2012: Christian Family Counseling and Administration offices moved to the new Germantown, WI location.

2016: Appleton, WI clinic moved and expanded.

2016: Intensive Outpatient Programs started.

2019: Mankato, MN location moves to larger building at 44 Good Counsel Drive. Lakeville, MN location moves to 8670 210th Street West. Both buildings are now owned by WLCFS-Christian Family Solutions.

2020: WLCFS receives approval to do business as (DBA) “Christian Family Solutions”. The incorporated name remains Wisconsin Lutheran Child & Family Service, Inc.

2020: Holton Youth and Family Center in Milwaukee becomes the new home for STRONG Child & Adolescent Day Treatment.

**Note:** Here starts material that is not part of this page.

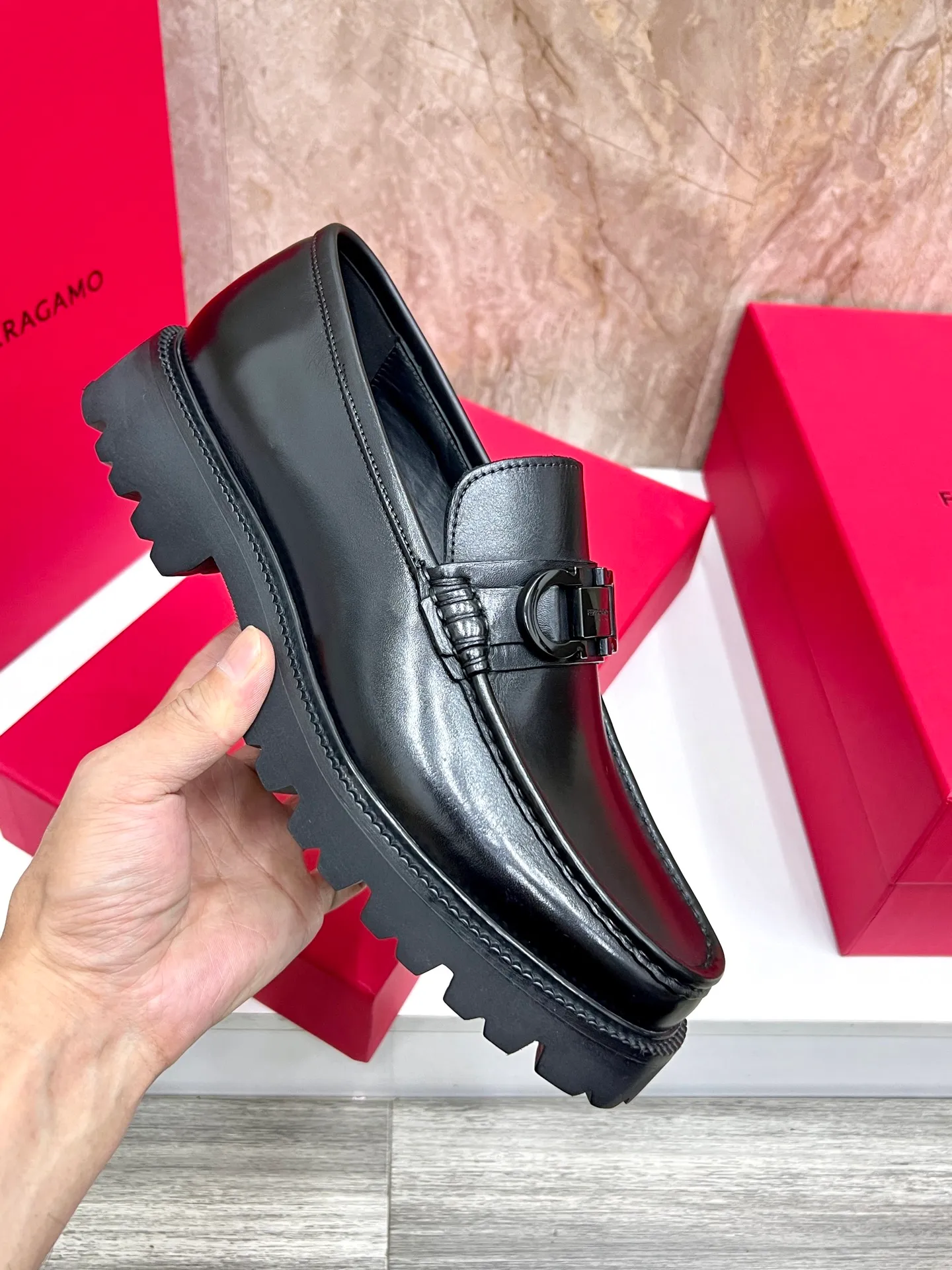 Original quality P580 Brand: Ferragamo Standard size: Men's size 38/44 (45.46 can be customized) Grade: Same style as the official website High-quality men's shoes Material: Customized first-layer calfskin with water-dyed cowhide lining Cowhide tiptoe Original non-slip and wear-resistant rubber outsole Style category: Men's formal business leather shoes are young and fashionable European and American trends British style Casual matching and comfortable feet Color: actual picture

2021: CFS Rochester moves from an office in a local church to a leased space at 2720 Superior Drive NW.

2021: Lakeville, MN location nearly doubles in treatment space with a lower level renovation.

2021: CFS care management services introduced in Minnesota.

2021: CFS creates the School-Based Counseling Partnership Program to leverage available dollars to meet demand for services in schools.

2022: “Better Outcomes Now” initiative begins to strengthen client-centered care and gather aggregate data on treatment progress across the agency.

2022: After a pilot program with St. Paul’s Muskego, CFS begins its congregational partnership program, working with congregations to offer mental health ministry in clinics on the congregation campuses.

2022: First congregational partnership in Arizona begins with the opening of a counseling clinic at Emmaus Lutheran Church in Phoenix. The following year, Heritage Lutheran Church in Gilbert, AZ opens its clinic. CFS now has in-person counseling available in Arizona.

2023: CFS closes the Lakeville, MN location. In-person day treatment is consolidated to the Mankato location with online day treatment offered throughout Minnesota.

2023: CFS closes its Brookfield, Wis. location and moves outpatient and intensive outpatient services to its Germantown, WI location. Outpatient services also increase at the partnership clinics with St. Paul’s Muskego and Living Word Lutheran in Waukesha.

2023: CFS relinquishes management responsibilities for The Gardens of Hartford. The Gardens is owned by Spero Senior Ministries and now managed by Koru Health. This marks the end of senior services for CFS, now fully focused on mental health ministry.